Он спокойно отвечает, ласково улыбаясь:

— Ты радуешься — и я рад. Я и сам Дубцы очень люблю. Здесь мы встретились, полюбили друг друга… Помнишь, какой тогда был сад — зелёный, цветущий — как мы с тобой гуляли, беседовали?

А она ему:

— Сад зелёненький, сад цветущий… А ты вспомни, милый, какие Дубцы доходные!

Жених аж вздрогнул и глядит на неё — будто что-то его сразу поразило, испугало, в самое сердце укололо…

— Что? — спрашивает панночка. — Чего ты так на меня смотришь? Разве я что-то нелюдское сказала?
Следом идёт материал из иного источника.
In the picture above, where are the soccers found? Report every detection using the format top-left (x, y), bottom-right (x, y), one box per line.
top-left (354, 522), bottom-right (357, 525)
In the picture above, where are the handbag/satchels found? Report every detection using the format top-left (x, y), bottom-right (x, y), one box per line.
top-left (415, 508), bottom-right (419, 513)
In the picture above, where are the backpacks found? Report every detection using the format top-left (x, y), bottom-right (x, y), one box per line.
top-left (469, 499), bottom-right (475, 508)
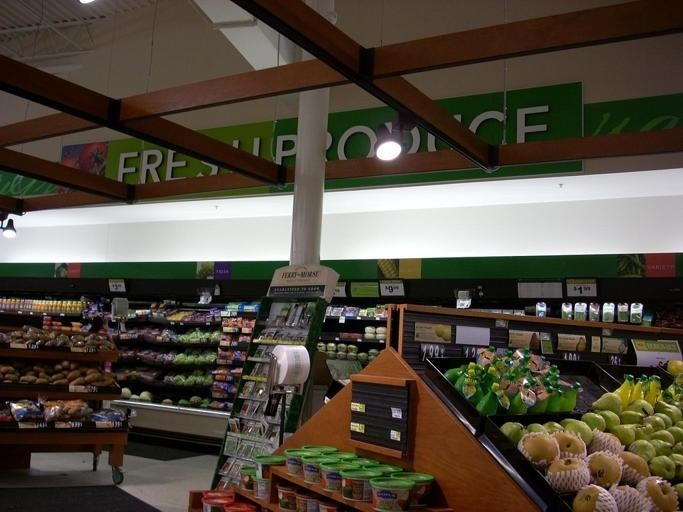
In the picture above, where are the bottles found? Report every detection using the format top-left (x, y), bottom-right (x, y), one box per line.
top-left (613, 374), bottom-right (662, 409)
top-left (448, 345), bottom-right (579, 414)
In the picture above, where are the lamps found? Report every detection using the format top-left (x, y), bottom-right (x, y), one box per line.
top-left (373, 112), bottom-right (417, 161)
top-left (0, 209), bottom-right (26, 238)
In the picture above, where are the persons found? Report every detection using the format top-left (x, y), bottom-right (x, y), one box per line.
top-left (88, 315), bottom-right (112, 410)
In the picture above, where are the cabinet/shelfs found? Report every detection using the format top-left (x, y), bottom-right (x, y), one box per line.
top-left (0, 278), bottom-right (683, 512)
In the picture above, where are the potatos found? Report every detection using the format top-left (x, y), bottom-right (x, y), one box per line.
top-left (1, 361), bottom-right (114, 387)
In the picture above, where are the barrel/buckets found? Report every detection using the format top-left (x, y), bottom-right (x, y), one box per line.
top-left (239, 445), bottom-right (437, 511)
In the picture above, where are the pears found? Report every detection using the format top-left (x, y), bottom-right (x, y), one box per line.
top-left (500, 393), bottom-right (683, 512)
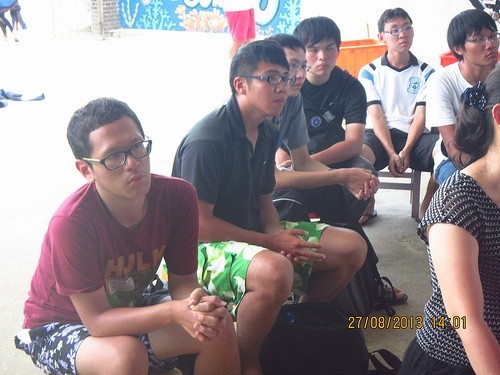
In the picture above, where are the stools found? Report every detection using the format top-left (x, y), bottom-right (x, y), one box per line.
top-left (378, 165), bottom-right (419, 220)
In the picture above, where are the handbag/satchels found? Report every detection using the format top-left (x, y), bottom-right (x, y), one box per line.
top-left (321, 219), bottom-right (380, 316)
top-left (259, 302), bottom-right (369, 375)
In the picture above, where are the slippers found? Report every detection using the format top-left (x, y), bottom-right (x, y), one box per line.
top-left (359, 211), bottom-right (378, 226)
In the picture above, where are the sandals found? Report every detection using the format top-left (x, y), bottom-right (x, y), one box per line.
top-left (382, 283), bottom-right (408, 304)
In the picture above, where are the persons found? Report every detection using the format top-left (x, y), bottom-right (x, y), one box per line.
top-left (14, 98), bottom-right (240, 375)
top-left (359, 7), bottom-right (441, 226)
top-left (276, 16), bottom-right (377, 213)
top-left (171, 38), bottom-right (367, 374)
top-left (265, 31), bottom-right (407, 311)
top-left (403, 59), bottom-right (500, 375)
top-left (417, 9), bottom-right (500, 221)
top-left (223, 0), bottom-right (255, 58)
Разве не хочешь со мной хозяйничать?

Берёт его за руку, сама улыбается ласково. И он улыбнулся:

— Ты же моя, — говорит, — любимая хозяйка!

XVII

Развеселилась панночка, хлопочет о приданом, заказывает и распоряжается, сама за всё берётся. Навезли из города сапожников, портных, швей, купцов и купчих. Сама всех гоняет, жениха торопит — покупает, кроит, складывает… Кипело, как в котле! А нам — не позавидуешь! Ведь так уж заведено: панам веселье — нам страдание: кому свадьба, а курице — смерть!

На свадьбу пань да паней понаехало — гудит дом, как улей. Любопытные панночки приданое разглядывают, дивятся: "Ой, какое хорошее!.. Ой, и это славное!.. А это-то каково!.. А это, наверное, очень дорогое!" Иная как увидит что — платочек или платье — аж глаза зажмурит: так её за сердце и хватит. Прямо липнут к тому, как мухи к мёду! Еле-еле мы их проводили.

XVIII

За всей этой суетой, хлопотами и беготнёй, я не нашла и часика проститься с людьми. Уже кони запряжены — тогда я побежала. Ни слова сказать не могу, только обнимаю старых и малых.

Жених приехал за ней на четвёрке. Кони вороные, резвые. Правил кучер плечистый, усатый, в высокой шапке. Наш, деревенский, но выученный к вельможной службе. Тут паны прощаются, разговаривают, плачут, а кучер сидит, как литой — не обернётся, не глянет.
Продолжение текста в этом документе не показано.